Figure 2 : Normal right ear audiogram

Figure 3: Left-ear audiogram for a child with a mild conductive loss

Figure 4: Left-ear audiogram for a child with a sensori-neural loss

A person with normal hearing will have two lines (one for each ear) from the lowest frequency tested to the highest frequency, at the level of about zero decibels. Figure 2 shows the audiogram of a person with normal hearing in their right ear; notice how the line is straight showing no deviation from the zero grid line until the high frequencies. This means that for all the frequencies apart from the higher ones, the person is able to hear the sounds even when they are very quiet. Figure 3 shows the pattern for a person with a mild conductive loss of about 35 dB. The line starts at about 40dB showing weakest hearing for the lower frequencies and then levels out at about 35dB. Figure 4 is an audiogram for a child with a sensori-neural loss, which becomes more severe in the higher frequencies.

The information from the audiogram can be used in conjunction with the photocopiable 'speech banana' to determine which sounds the child will have difficulty in hearing. In very simple terms, you can see that higher frequency losses tend to affect consonant sounds whereas loss of lower frequency losses affect vowel sounds.

  • Normal hearing: 0-15 dB
  • Slight or minimal hearing loss: 16-25 dB
  • Mild hearing loss: 26-40 dB
  • Moderate hearing loss: 41-55 dB
  • Severe hearing loss: 71-90 dB
  • Profound hearing loss: >90 dB
  • Figure 5: Degree of hearing loss for children with normal development for ages 2 years and above (Shott, 2001). [6] Note that a loss of only 16-25dB can have a deleterious effect on children with Down syndrome although it may hardly affect a typically developing child.

Parents should not feel embarrassed if they do not understand some of the technical terminology used by professional staff and should always ask for clarification if this is needed. Box 1 contains some questions that you may wish to ask at your appointment.

So far, we have explored the normal working of the ear and some of the problems associated with Down syndrome. We have noted that there are many effective interventions for ear complaints and finally we have outlined the assessment process itself. The ultimate question, however, is how effective are these interventions and what possible benefits are there for a child with Down syndrome?

Specific speech and language delay, difficulties in auditory processing and poor phonological awareness are typical of children with Down syndrome. It is not hard to see how these delays could be intensified for a child with a hearing loss. Psychologists have discussed the connection between language and thought for many years. It is clear to see how much of our thinking takes place in a verbal form, sometimes we even say that we are 'thinking aloud' when inner speech becomes public! If one can make the connection between hearing, language and thinking, it is plain to see that it is vital that we intervene at the earliest opportunity, if there is a chance that a hearing loss could be detected and managed in a child with Down syndrome. Many studies have indicated a relationship between educational, language and emotional development and even mild hearing loss. Balkany showed that there was a statistically significant difference in the IQ of typically developing children with a mild hearing loss and matched controls. [7] For children with Down syndrome who may be less able to compensate, even the slightest hearing loss may have deleterious effect on general intellectual development.
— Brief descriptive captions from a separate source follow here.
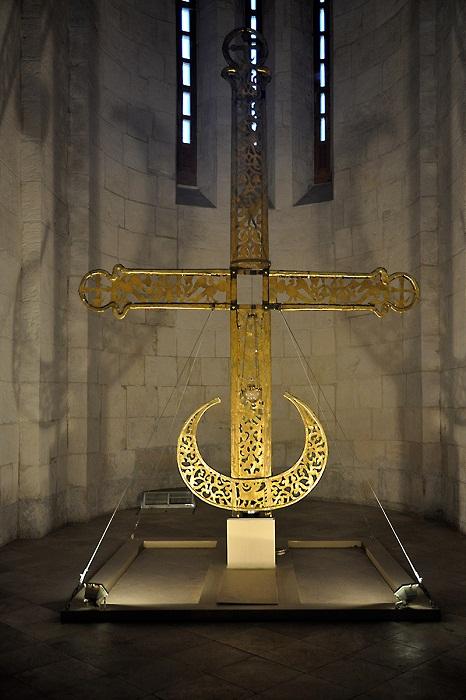 Крест (настоящий), хранится внутри собора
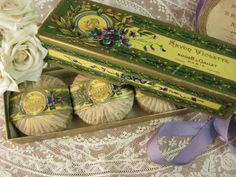 [ Antique French Roger&Gallet VIOLETTE SAVONBOX ] フランスから届いたスミレデザインのSAVON入りボックスセットです。フランス1862年創業の老舗メーカーRoger&Galletのサボンセットです。落ち着いたゴールドにフランス語の文字とスミレの花のデザインが大変素敵なお箱の未使用品のスミレのソープが3個入ボックスに収められています。
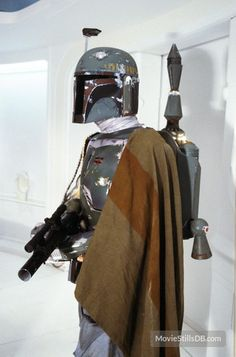 Build your own Boba Fett costume, bounty hunter costume or other Star Wars costumes and props via our international costuming community of makers and cosplayers! Star Wars Boba Fett, Star Wars Darth, Jango Fett, Star Wars Characters, Star Wars Episodes, Boba Fett Tattoo, Boba Fett Costume, Chasseur De Primes, Combat Suit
Box 1: Questions to ask the audiologist
  • What kind of tests will you be using and what are they used for?
  • What did the tests show?
  • Will the hearing change over time?
  • Can the hearing loss be treated?
  • Which sounds will be most affected and what can I do to help?
  • How sure are you that the results are right?
  • What do I need to do next and do I need to come back for more tests?

Despite the clear need for routine screening, there is controversy with regard to the treatment of detected hearing losses. There is much anecdotal evidence linking the insertion of grommets and the extremely rapid advances in receptive and expressive language. However, Sally Shott, an eminent ENT specialist in the USA, has recently provided strong empirical support for their use. She conducted a study of 48 children with Down syndrome aged 2 years and under. She found that 83% of this sample required grommets due to chronic middle ear infections, 12.5% had occasional ear infections that were treated with antibiotics and only 4.2% had not had any ear infections. After her intervention, only 2% had a residual mild hearing loss. [6] She advocates meticulous ear cleaning, examination and aggressive treatment starting soon after birth, for all children with Down syndrome. She speculates that this style of continued intervention may have a major impact on the development of speech and language.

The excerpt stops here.